Task instructions:
Write out each line from the data below that includes the word "trap".

(Saved data entries)
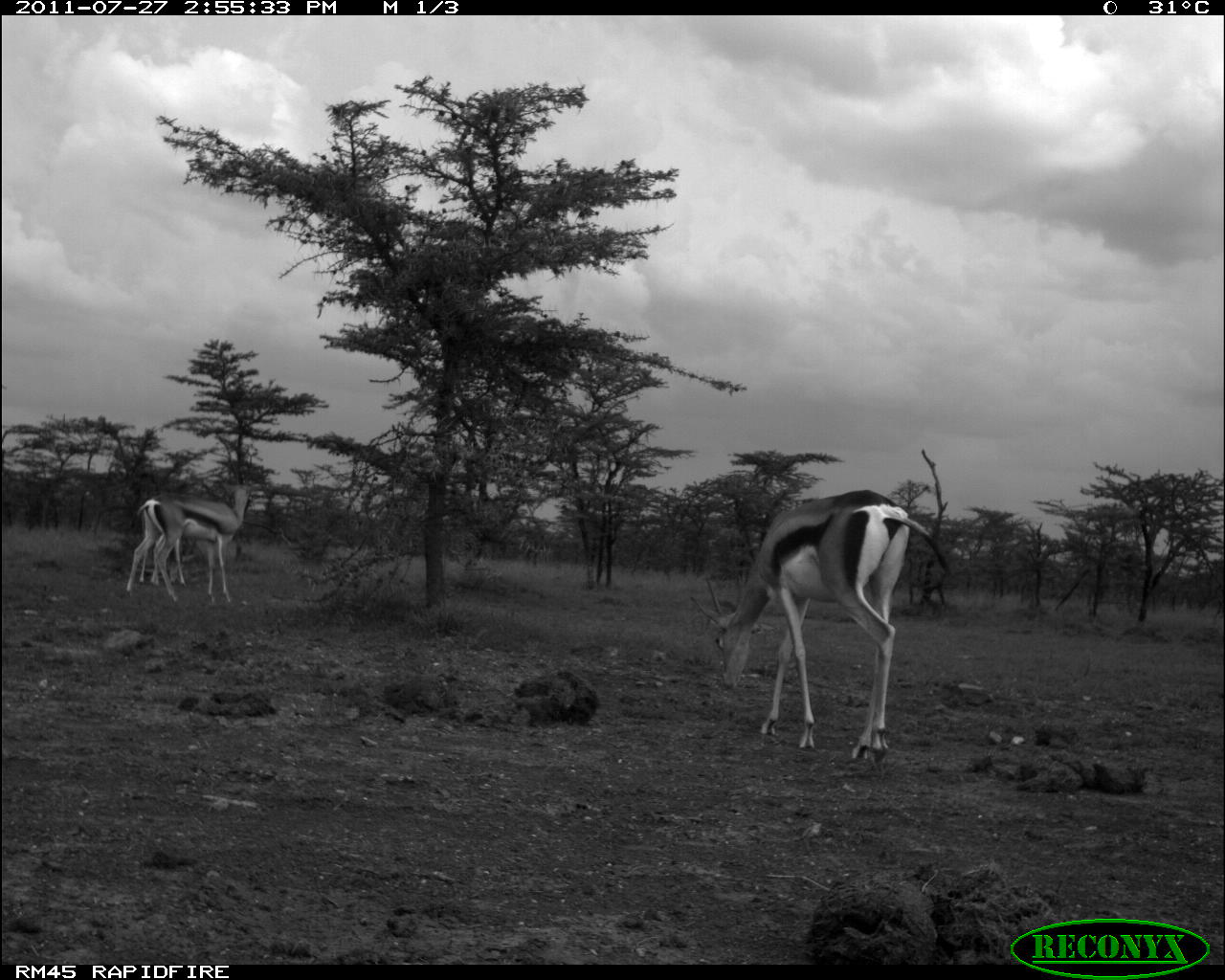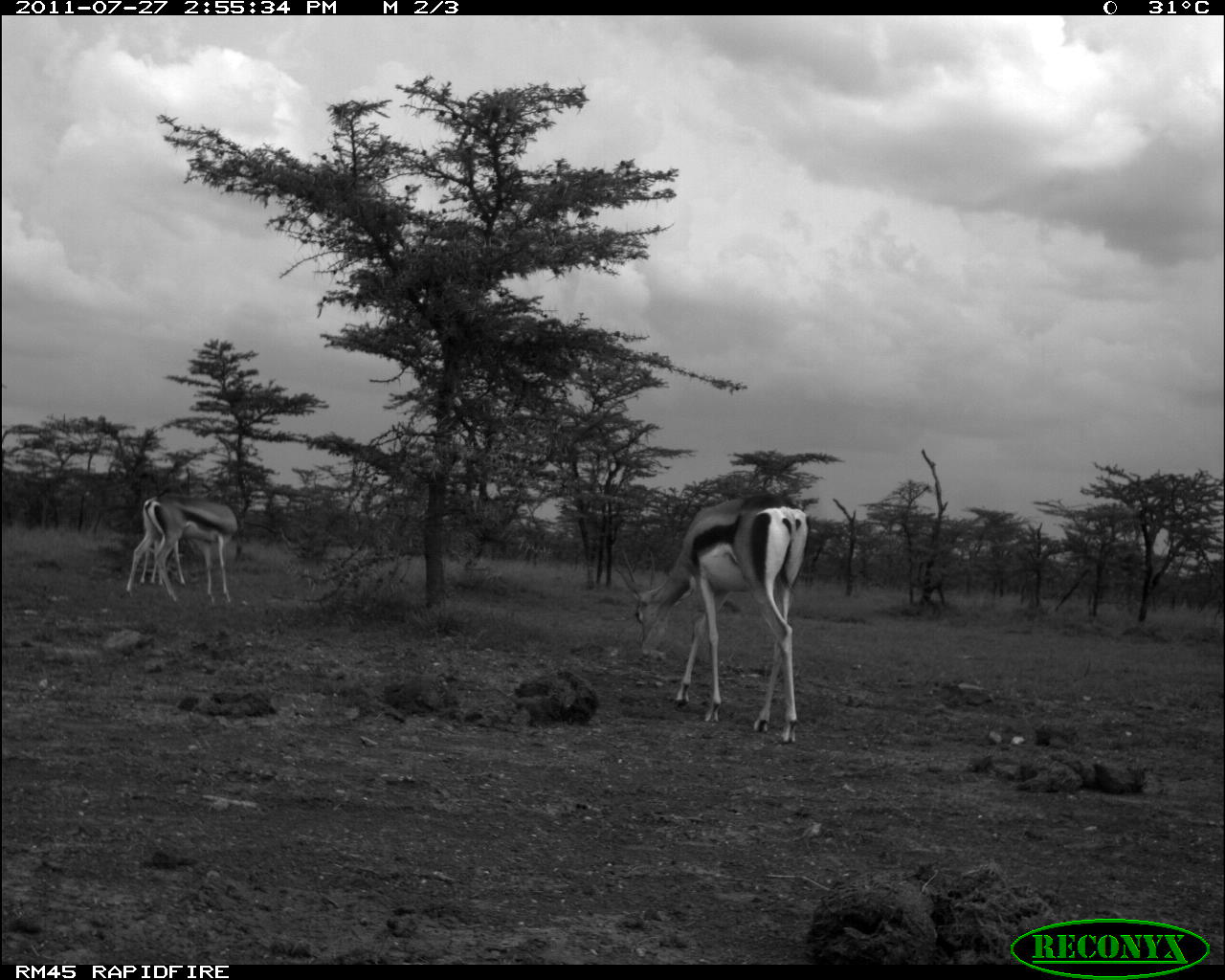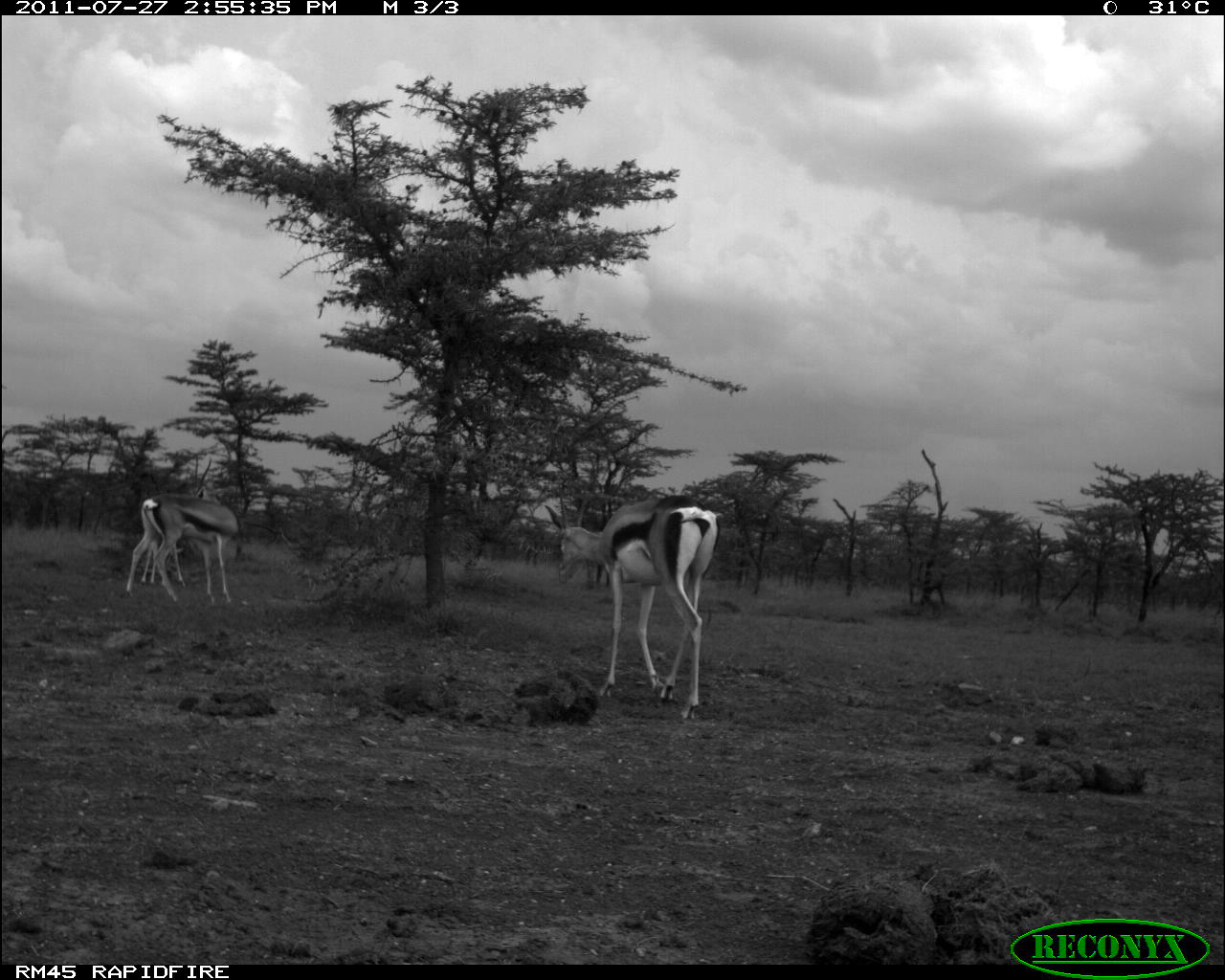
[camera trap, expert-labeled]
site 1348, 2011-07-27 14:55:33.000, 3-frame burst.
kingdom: Animalia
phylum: Chordata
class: Mammalia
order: Artiodactyla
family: Bovidae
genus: Nanger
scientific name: Nanger granti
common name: grant's gazelle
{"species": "Nanger granti (grant's gazelle)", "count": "3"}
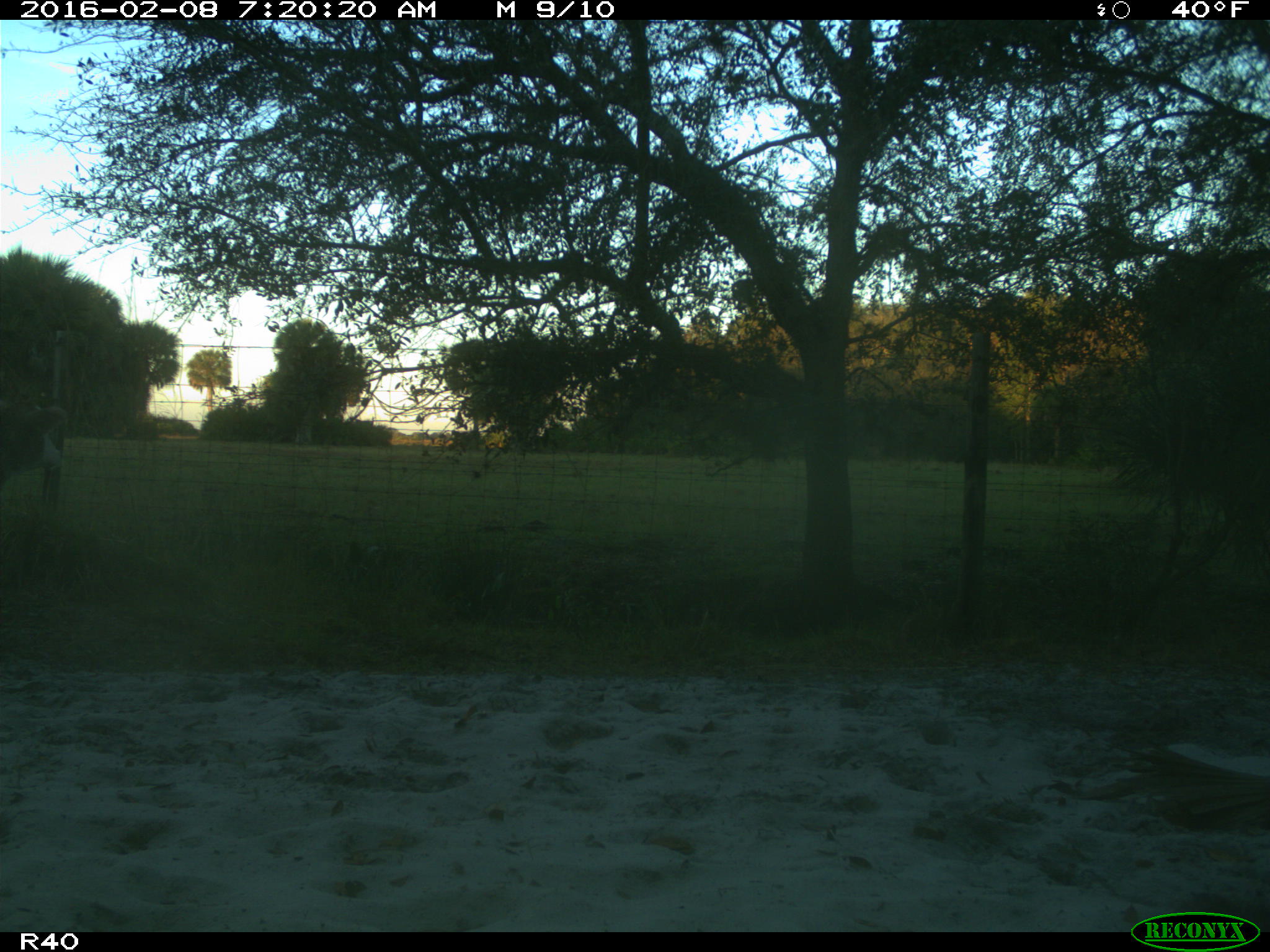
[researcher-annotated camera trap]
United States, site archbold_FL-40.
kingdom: Animalia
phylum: Chordata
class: Mammalia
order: Artiodactyla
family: Bovidae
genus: Bos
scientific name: Bos taurus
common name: domestic cow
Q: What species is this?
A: Bos taurus (domestic cow).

Exercise output:
[camera trap, expert-labeled]
[researcher-annotated camera trap]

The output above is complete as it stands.